Using this approach, he finds that the fraction of students graduating with excessive debt has grown steadily for several decades, starting at 6.5 percent in 1985 and climbing to 14.4 percent in 2007. These findings also track with the general direction of student borrowing overall: As Kantrowitz reports, college graduates who borrowed took an average of around $35K in 2014, up from roughly $20K in 2004 and $11K in 1994.
Sounds pretty bad, right? On some level, sure. An increasing number of traditional-age college graduates are struggling under the weight of student debt. This trend alone suggests that we need serious policy reform to address ever-rising college costs that are consuming more and more of young Americans’ future incomes.
But the paper also reveals ways in which this standard story is overstated. The 15 percent figure Kantrowitz estimates is still a distinct minority of America’s college graduates. Furthermore, borrowers with federal loans have a range of options to make their payments more affordable, including extended repayment terms and income-based options that offer loan forgiveness after 20 years. As a result, college graduates appear to default at a very low rate, relatively speaking.
Meanwhile, as the hand-wringing in the media and among policymakers bemoans the struggles of the freshly minted undergraduate with a six-figure debt – the exception to the rule, as only 2 percent of college attendees take on more than $50K – problems that are arguably far more significant haven’t received the attention they deserve.
While 15 percent of college graduates are said to be struggling, there is a huge, less visible swath of student borrowers who appear to have been made worse off for having interacted with our higher education system at all. As was highlighted in an influential paper released earlier this fall, these non-traditional, often low-income borrowers tend to be heavily concentrated in schools with relatively poor student outcomes, typically for-profit and two-year public schools. As of 2014, according to the paper, these students represented 40 percent of all federal loan borrowers.
Because many drop out, these borrowers don’t tend to have as much debt as your typical college graduate – half have around $10K or below. But for those leaving school in 2011 and finding a job in 2013, half earned less than $20,900 (for-profit graduates) or $23,900 (community college graduates), and 21 and 17 percent were unemployed, respectively. And while many of these borrowers also have access to federal repayment options, they seem to have a harder time navigating the bureaucracy that stands in the way of actually using them. As a result, more than 25 percent default within three years.
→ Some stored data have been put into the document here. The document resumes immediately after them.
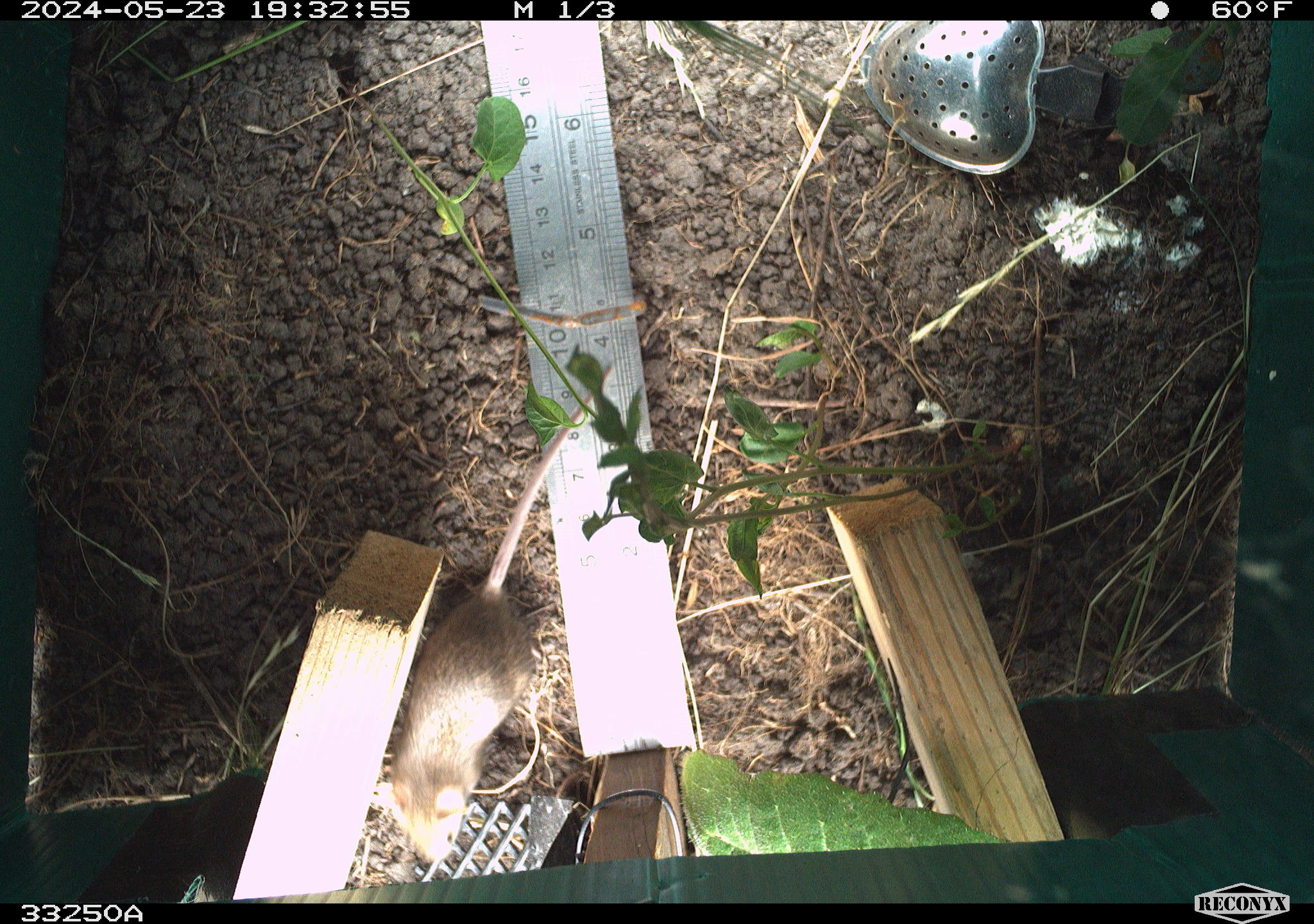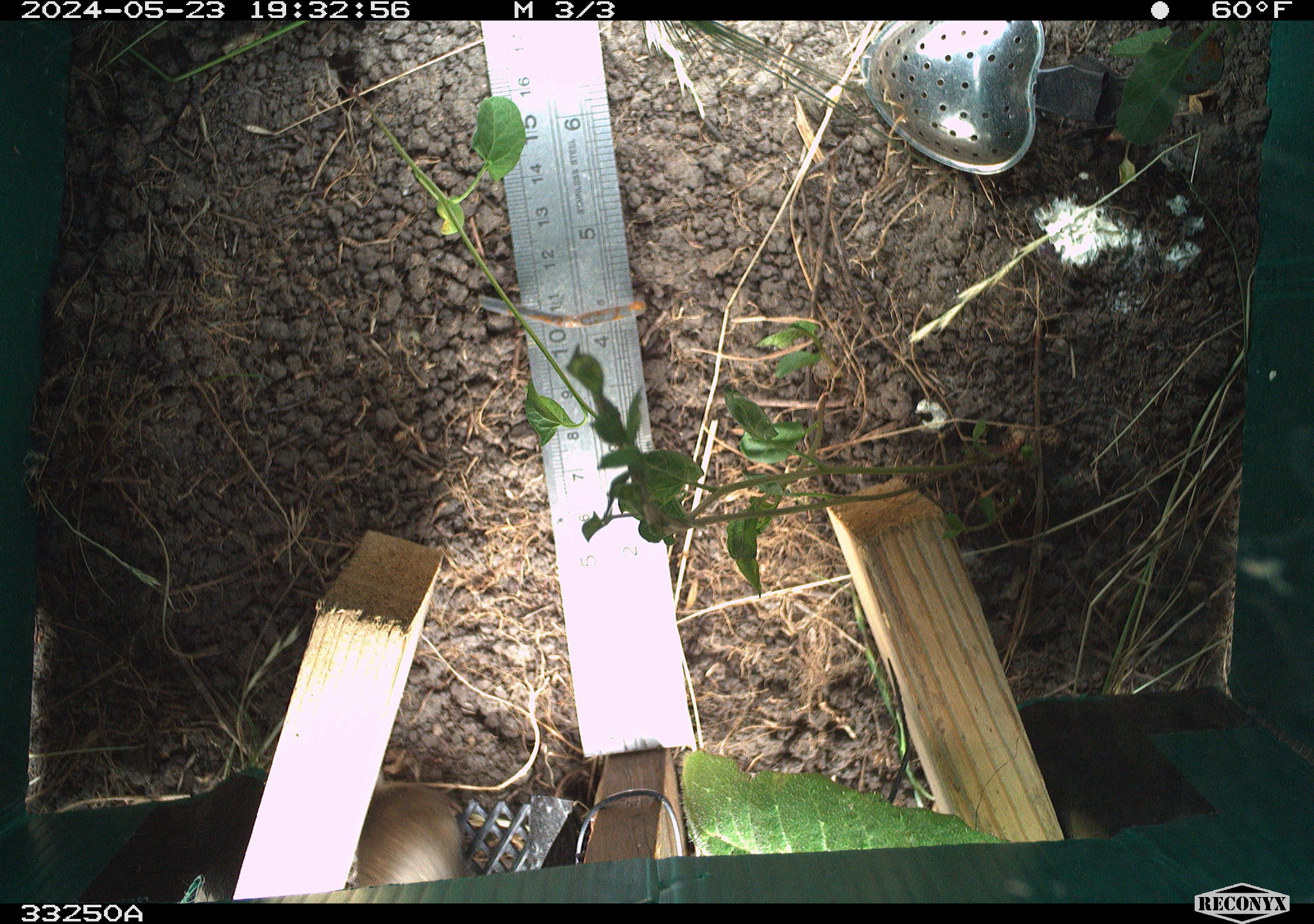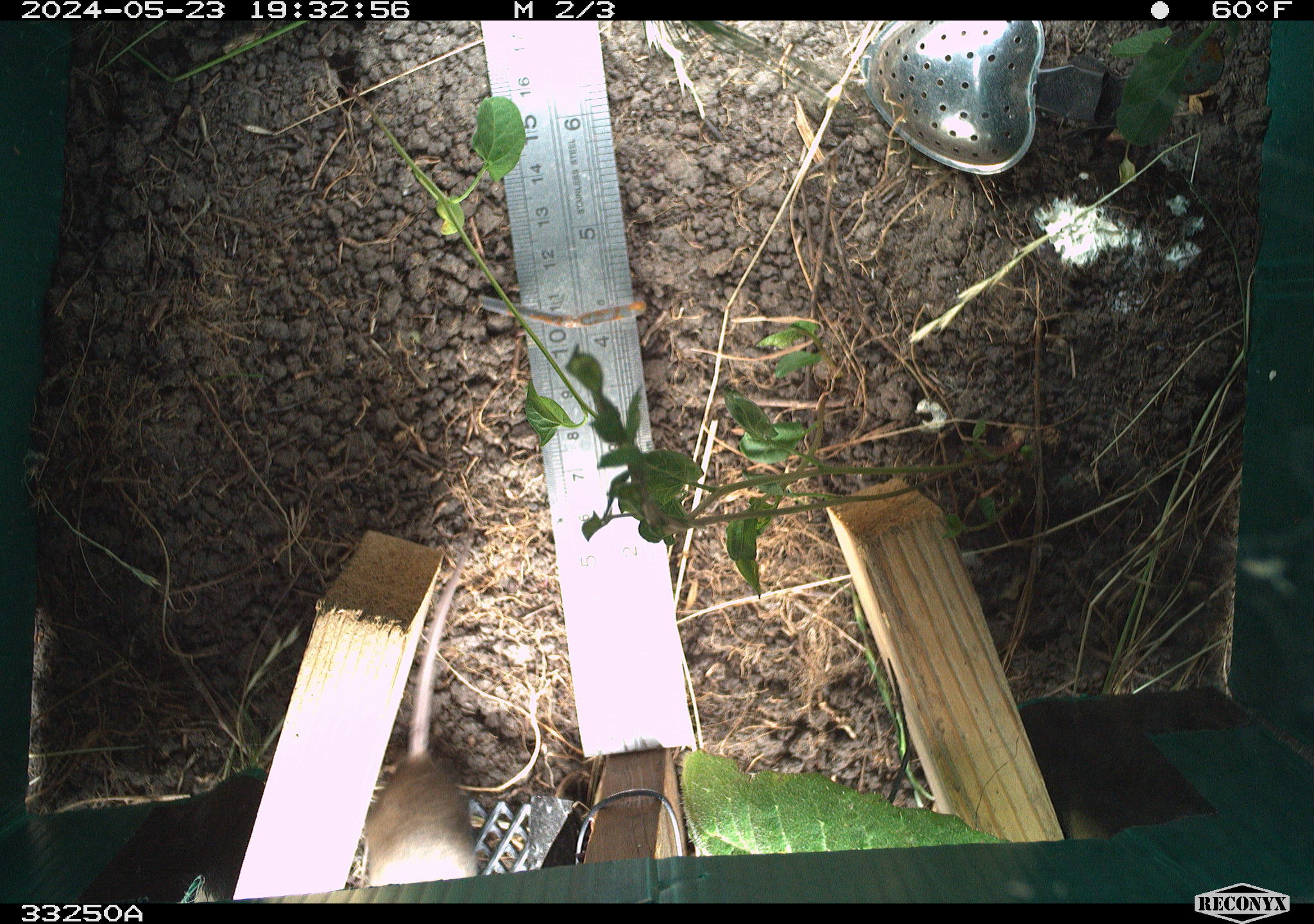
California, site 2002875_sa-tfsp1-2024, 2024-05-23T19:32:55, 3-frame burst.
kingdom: Animalia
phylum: Chordata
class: Mammalia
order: Rodentia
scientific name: Rodentia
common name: mouse species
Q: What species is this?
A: Mouse species (Rodentia).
The point is not that policymakers should be indifferent to the challenges facing college graduates carrying excessive debt loads. These are clearly very real for a significant and growing fraction of young Americans, as Kantrowitz’s paper highlights. But in overhyping the issues facing this segment of the population, the media narrative around student debt often overlooks the struggles of other groups – like those with debt and no degree – who are often far worse off.